[Spambayes] expiration ideas.

Anthony Baxter anthony@interlink.com.au
Mon Oct 21 07:06:53 2002


>>> Tim Peters wrote
> OTOH, what's the purpose of expiration?  I can think of two:
> 
> 1. To reduce database size.
> 
> 2. To accelerate adaptation to changes in ham and/or spam.

The former. I'm trying to think about how this could be deployed "in 
the real world". 

Note also that I'm not so much worried about adapting to spam as 
adapting to changing ham patterns. I know that my own email changes 
over time (for instance, until this project started, I doubt the word 
"Nigerian" would have been considered a strong ham indicator for me :)

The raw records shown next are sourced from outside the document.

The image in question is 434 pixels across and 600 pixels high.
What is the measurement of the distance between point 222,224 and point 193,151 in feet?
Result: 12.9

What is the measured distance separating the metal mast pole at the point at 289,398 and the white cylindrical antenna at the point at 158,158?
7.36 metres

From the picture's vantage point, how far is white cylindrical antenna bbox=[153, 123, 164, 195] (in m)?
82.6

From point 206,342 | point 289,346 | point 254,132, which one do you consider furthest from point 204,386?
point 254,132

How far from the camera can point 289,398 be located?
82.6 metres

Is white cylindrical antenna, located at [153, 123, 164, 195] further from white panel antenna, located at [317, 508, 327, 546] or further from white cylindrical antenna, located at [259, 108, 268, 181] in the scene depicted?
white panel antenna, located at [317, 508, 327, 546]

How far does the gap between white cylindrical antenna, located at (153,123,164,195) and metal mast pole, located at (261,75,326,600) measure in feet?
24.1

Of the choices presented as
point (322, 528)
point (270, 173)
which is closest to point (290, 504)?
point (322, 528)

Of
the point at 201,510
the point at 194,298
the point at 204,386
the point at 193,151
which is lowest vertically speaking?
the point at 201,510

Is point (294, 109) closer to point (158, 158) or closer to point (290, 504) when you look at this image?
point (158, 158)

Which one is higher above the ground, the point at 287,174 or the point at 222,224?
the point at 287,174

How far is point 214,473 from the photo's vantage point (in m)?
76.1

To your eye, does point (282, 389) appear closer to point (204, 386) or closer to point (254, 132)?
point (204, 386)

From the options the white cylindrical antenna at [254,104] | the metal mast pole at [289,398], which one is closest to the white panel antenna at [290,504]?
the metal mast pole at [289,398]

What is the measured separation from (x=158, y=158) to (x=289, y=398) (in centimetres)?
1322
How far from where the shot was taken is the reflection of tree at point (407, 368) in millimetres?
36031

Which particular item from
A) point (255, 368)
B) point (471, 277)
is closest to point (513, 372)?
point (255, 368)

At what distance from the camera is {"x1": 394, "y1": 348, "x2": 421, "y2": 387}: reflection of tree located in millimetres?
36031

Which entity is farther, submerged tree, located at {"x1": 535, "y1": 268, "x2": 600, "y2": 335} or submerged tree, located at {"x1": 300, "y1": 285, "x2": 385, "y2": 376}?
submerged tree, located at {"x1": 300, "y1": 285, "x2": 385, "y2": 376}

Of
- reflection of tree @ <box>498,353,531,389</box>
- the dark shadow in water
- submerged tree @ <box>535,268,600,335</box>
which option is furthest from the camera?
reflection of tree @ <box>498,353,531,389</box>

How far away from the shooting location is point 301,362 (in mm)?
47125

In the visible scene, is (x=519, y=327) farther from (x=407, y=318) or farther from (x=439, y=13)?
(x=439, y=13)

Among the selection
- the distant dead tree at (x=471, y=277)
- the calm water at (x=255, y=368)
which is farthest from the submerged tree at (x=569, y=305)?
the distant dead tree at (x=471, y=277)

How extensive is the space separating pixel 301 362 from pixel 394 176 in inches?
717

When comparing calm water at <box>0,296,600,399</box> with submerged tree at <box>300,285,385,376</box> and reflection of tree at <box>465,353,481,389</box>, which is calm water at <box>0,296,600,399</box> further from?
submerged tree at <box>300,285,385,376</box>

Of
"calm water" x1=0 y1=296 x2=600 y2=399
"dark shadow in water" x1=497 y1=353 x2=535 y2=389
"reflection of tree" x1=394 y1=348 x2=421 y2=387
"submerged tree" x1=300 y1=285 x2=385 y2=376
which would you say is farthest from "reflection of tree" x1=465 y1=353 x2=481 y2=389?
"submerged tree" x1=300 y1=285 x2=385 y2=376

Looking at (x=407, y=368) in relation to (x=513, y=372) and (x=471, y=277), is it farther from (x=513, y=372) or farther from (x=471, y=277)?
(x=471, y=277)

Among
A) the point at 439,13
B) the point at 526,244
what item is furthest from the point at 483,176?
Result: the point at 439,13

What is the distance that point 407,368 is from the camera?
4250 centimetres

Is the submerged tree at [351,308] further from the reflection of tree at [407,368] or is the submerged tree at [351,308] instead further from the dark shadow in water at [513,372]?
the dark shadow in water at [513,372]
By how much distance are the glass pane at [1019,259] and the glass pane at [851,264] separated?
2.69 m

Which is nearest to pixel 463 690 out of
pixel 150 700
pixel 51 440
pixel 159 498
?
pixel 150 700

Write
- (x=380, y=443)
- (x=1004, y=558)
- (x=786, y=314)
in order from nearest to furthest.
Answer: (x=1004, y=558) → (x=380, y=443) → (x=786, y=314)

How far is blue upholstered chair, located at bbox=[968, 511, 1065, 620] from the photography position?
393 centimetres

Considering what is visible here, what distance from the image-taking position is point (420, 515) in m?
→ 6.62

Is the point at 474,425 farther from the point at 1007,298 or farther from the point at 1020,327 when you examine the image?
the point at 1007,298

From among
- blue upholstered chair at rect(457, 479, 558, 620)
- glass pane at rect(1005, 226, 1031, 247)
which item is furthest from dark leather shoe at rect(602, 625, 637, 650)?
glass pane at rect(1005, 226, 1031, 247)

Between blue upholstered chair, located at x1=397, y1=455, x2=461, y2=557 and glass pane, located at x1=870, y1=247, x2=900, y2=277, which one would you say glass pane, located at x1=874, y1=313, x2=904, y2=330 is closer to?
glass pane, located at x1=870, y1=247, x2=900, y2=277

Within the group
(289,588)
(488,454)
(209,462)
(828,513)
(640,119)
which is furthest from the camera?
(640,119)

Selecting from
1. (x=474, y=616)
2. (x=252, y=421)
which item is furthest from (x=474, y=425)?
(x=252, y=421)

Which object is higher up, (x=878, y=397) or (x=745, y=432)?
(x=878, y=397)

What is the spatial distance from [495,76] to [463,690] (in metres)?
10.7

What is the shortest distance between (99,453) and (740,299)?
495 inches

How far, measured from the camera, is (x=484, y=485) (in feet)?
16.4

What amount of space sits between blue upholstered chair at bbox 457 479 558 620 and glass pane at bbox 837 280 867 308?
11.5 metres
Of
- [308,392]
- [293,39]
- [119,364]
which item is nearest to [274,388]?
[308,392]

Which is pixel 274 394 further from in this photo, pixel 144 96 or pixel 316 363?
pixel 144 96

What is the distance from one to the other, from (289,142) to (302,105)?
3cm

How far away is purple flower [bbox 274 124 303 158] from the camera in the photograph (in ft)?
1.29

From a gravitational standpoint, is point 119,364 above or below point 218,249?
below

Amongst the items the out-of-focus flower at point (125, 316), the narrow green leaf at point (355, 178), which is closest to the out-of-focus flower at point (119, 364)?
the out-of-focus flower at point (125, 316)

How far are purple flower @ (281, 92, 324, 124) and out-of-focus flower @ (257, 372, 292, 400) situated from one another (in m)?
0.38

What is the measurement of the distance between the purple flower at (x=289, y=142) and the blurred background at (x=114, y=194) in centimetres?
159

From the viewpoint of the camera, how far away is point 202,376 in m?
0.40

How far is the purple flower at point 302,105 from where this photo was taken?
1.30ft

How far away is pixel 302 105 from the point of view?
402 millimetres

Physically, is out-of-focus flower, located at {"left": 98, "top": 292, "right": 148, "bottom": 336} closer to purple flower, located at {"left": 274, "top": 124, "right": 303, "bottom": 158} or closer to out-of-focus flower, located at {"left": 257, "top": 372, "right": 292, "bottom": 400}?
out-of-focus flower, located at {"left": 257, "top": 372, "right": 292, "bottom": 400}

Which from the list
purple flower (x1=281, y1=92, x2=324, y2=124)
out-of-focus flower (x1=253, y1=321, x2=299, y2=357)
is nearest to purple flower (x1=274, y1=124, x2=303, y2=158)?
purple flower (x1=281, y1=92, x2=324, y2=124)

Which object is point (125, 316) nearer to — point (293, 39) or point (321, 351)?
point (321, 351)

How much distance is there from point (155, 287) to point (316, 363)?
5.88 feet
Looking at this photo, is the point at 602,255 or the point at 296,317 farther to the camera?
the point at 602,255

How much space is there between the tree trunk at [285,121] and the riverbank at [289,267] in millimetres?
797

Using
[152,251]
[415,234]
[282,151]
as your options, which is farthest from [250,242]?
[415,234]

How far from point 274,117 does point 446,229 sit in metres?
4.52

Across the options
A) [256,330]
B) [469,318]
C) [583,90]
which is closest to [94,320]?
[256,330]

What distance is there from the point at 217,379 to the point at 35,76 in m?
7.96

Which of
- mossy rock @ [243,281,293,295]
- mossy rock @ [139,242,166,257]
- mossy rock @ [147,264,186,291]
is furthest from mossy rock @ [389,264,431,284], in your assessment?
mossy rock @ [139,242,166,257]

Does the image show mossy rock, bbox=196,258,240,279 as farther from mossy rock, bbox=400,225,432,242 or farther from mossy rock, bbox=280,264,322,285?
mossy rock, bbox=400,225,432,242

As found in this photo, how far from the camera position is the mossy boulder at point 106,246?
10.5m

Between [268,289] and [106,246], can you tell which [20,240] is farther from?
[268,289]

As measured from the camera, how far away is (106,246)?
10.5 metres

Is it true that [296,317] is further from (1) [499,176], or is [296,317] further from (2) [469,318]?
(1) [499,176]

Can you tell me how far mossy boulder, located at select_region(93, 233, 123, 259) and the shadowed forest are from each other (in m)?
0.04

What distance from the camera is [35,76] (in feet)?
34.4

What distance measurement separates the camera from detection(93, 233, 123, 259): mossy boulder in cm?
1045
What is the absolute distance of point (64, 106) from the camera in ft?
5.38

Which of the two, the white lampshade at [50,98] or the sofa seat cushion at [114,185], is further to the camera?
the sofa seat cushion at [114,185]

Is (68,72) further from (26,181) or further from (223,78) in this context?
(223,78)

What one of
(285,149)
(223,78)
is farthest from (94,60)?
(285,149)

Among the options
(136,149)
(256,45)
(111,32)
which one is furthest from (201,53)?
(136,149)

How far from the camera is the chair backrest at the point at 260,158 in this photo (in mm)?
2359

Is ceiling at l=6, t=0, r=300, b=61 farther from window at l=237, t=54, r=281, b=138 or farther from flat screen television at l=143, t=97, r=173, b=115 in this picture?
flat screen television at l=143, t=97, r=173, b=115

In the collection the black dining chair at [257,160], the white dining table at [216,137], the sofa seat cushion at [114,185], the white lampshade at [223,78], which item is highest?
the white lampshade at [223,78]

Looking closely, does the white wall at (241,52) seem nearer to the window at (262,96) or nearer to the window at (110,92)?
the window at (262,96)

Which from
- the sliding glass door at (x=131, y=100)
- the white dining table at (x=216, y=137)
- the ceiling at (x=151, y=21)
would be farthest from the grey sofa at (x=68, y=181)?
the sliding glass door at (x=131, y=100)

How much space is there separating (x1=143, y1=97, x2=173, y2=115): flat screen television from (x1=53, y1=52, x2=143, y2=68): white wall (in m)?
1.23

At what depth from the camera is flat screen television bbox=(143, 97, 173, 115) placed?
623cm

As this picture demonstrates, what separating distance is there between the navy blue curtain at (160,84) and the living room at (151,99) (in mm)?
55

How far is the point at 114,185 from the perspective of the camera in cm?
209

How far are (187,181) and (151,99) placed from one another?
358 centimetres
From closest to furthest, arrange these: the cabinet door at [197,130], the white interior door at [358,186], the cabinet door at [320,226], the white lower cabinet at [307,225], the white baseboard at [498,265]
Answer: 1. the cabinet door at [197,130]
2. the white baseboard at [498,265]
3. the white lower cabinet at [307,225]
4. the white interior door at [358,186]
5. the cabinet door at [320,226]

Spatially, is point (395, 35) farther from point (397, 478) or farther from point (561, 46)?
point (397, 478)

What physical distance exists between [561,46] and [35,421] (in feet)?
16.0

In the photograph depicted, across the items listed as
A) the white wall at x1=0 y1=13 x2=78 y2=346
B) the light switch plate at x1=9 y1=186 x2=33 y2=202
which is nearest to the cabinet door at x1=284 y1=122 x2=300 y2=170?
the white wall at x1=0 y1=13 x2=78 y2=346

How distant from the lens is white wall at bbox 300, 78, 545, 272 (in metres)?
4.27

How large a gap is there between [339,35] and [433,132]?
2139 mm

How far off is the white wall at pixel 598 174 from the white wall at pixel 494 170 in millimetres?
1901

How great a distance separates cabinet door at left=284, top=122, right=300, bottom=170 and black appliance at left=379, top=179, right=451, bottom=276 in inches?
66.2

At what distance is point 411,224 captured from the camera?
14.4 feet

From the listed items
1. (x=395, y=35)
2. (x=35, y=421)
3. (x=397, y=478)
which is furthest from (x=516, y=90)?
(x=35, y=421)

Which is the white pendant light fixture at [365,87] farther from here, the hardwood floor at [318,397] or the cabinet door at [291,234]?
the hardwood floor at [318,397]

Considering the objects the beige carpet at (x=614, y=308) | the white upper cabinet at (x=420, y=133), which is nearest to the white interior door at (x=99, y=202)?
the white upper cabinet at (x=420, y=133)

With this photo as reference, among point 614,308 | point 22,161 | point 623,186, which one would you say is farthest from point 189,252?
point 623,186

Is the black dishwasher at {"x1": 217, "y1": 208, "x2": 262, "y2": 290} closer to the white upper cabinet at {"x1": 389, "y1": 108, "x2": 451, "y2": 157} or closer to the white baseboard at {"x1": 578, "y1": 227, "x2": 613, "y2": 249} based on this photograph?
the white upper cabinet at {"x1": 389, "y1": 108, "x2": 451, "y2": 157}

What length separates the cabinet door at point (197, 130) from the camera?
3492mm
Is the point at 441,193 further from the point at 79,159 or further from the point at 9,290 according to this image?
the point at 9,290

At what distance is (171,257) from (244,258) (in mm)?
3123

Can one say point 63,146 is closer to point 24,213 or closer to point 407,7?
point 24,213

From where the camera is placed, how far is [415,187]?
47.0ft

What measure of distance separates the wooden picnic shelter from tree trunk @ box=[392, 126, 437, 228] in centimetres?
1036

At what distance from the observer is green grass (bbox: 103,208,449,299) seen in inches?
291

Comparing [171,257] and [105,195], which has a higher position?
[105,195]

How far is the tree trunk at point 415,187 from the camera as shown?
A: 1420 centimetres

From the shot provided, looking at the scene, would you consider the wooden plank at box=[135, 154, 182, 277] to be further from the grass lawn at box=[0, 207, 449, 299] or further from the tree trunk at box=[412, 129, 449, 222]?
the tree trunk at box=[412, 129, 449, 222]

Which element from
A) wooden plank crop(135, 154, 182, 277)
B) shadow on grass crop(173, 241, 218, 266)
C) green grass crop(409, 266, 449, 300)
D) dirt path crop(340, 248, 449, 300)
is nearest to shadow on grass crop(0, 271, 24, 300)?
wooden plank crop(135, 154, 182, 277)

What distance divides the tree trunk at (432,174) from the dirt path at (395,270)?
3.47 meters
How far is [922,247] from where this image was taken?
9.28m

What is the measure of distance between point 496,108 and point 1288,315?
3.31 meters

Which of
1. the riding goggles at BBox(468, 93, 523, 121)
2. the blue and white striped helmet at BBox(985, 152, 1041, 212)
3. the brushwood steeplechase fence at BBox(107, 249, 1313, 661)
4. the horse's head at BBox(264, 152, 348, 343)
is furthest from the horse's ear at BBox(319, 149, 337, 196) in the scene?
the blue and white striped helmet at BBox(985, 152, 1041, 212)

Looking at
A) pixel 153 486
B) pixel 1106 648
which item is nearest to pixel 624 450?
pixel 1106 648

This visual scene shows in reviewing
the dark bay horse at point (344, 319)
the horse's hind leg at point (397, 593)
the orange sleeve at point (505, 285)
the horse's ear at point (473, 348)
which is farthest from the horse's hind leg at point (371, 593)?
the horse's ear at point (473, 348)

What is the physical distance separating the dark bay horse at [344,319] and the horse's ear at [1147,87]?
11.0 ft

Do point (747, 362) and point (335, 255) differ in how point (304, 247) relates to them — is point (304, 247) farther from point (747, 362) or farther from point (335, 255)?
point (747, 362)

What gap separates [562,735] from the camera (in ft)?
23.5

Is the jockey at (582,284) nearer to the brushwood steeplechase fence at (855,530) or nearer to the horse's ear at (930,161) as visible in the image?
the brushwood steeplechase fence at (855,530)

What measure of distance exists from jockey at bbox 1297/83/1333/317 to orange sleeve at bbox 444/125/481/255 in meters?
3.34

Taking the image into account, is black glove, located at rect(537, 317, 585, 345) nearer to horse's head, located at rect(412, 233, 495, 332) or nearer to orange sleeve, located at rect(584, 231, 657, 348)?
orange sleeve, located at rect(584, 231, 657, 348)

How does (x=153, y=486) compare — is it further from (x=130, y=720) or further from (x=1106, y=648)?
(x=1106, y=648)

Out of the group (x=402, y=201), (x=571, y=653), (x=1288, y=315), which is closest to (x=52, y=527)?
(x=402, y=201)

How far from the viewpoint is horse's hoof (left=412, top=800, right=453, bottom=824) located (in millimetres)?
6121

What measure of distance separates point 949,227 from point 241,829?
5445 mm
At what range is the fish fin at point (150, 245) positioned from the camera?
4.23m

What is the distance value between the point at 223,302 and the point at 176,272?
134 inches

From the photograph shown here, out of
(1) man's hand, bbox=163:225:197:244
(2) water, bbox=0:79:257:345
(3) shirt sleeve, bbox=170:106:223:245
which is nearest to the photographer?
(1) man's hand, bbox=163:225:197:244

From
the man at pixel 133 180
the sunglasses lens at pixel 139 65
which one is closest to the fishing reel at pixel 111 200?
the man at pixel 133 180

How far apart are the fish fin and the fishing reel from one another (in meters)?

(somewhat off-topic, but related: I also suspect that if the spambayes 
code is vulnerable to being deliberately sabotaged, it'll be the 
tokeniser that's the weak point, not the classifier. For instance, 
I already have a couple of persistent FNs with message bodies entirely 
encoded in javascript. I don't want to think about having to decode
javascript or run it to check if something's spam.)

I'm somewhat nervous of the "purge all unique words" approach - one
obvious failing is that it means if you _are_ doing ongoing training,
you'd want to batch up a bunch of messages. I'm also not sure that 
deliberately perverting the real world in that way isn't going against
the "stupid beats smart" meta-rule that's served us so far... 

but-then-maybe-stupider-beats-stupid, too.
Anthony.